I’m not afraid of carbohydrates, but I choose the ones that are beneficial for my health, as is the case with sweet potatoes or yams. They are similar to potatoes, but they have a sweeter taste, they contain more fiber, vitamin A, vitamin C, vitamin B6, manganese and calcium, in addition, they have a lower glycemic load, so for many it is a healthier alternative.

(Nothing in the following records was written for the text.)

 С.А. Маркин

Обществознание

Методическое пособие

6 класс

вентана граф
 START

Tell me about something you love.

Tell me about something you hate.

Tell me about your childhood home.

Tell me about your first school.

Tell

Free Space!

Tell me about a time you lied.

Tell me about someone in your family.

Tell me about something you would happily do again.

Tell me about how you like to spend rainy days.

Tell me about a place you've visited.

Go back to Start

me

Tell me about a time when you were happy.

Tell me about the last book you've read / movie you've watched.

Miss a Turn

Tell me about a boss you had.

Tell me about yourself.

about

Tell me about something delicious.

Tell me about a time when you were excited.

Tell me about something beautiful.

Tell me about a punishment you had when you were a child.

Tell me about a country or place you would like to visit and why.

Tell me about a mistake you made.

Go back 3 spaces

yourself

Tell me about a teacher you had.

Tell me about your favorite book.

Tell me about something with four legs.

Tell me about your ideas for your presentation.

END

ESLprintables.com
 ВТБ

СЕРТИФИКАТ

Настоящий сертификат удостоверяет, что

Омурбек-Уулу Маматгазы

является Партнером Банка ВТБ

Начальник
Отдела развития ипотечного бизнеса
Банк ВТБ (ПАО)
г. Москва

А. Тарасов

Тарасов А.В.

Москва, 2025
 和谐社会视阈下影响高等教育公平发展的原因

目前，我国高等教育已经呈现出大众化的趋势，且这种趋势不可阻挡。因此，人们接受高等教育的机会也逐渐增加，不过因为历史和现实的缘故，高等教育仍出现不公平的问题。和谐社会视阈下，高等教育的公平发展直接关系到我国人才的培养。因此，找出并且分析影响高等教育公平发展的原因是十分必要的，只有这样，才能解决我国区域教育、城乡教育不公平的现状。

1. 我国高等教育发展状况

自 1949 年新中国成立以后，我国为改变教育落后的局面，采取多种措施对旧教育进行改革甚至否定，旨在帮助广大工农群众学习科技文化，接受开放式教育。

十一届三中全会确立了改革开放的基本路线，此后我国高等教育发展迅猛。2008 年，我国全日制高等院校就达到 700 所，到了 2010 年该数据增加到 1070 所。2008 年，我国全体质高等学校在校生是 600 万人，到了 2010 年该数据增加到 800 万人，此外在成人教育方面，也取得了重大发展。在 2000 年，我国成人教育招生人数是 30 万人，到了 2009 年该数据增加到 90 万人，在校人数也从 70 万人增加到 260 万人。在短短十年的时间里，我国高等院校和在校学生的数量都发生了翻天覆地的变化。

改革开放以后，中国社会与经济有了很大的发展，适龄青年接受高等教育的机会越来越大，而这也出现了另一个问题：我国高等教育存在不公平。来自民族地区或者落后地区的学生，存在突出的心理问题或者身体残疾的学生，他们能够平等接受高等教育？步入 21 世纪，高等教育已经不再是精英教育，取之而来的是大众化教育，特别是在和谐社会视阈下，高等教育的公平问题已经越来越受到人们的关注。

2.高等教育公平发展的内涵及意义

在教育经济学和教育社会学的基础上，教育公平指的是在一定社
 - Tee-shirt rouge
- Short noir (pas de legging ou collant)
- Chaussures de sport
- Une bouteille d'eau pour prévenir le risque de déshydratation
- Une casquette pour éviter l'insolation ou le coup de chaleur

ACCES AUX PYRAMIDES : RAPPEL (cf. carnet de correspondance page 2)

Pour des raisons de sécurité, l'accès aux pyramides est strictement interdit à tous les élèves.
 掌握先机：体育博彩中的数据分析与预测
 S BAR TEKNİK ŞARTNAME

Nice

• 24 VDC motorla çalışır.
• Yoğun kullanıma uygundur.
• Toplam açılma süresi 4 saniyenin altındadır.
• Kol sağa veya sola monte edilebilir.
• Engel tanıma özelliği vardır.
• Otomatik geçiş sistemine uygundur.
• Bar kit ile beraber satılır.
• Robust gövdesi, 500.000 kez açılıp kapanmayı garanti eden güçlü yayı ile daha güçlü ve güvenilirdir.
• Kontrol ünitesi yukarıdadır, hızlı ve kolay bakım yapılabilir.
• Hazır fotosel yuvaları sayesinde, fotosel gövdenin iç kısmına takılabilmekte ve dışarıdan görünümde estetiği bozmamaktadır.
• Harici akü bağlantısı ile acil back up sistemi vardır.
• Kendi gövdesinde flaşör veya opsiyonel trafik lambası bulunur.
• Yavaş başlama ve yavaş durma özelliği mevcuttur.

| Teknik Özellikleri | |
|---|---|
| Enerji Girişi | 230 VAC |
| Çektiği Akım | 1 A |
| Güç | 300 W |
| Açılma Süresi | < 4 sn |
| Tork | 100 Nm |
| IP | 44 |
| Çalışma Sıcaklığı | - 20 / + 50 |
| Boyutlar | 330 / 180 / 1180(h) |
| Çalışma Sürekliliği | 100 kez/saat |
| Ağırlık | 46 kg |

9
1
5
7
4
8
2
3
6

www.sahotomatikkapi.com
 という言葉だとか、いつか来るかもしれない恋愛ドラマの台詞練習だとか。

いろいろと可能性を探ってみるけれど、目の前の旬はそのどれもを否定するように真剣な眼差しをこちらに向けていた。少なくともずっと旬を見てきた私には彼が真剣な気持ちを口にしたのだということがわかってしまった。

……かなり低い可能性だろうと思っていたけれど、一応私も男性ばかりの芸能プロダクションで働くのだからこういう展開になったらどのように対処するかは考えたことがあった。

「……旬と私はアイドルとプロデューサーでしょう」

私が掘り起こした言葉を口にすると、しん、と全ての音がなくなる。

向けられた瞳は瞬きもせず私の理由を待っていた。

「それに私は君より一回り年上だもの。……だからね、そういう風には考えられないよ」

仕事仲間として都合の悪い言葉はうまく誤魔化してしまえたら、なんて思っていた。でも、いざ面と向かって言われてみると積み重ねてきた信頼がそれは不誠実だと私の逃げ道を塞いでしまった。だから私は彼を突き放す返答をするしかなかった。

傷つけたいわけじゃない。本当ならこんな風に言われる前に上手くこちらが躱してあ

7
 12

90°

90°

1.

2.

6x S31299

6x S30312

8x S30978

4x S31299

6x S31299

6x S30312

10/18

I personally consume both.
This salad, being so colorful, has many different nutrients and is a very complete dish, ideal to carry in a lunch box when we have to eat out.
- 1 taza de batata cruda cortada en dados (265 g)
- 1 taza de garbanzos cocinados (165 g)
- 1 pepino
- 1 tomate
- 1/2 taza de pimiento rojo (75 g)
- 1 taza de canónigos (30 g)
- 1 limón
- 1 cucharadita de comino
- 1 cucharadita de pimentón dulce
- Aceite de oliva virgen extra al gusto (opcional)
- Preheat the oven to 180ºC or 355 ºF.
- Bake diced sweet potato for 35 minutes or until done.
- Chop all the vegetables and put them in a bowl together with the chickpeas and the sweet potato when they are done (you can serve it warm or cold).
- Add the juice of one lemon, the cumin, paprika and oil to taste. Stir and serve.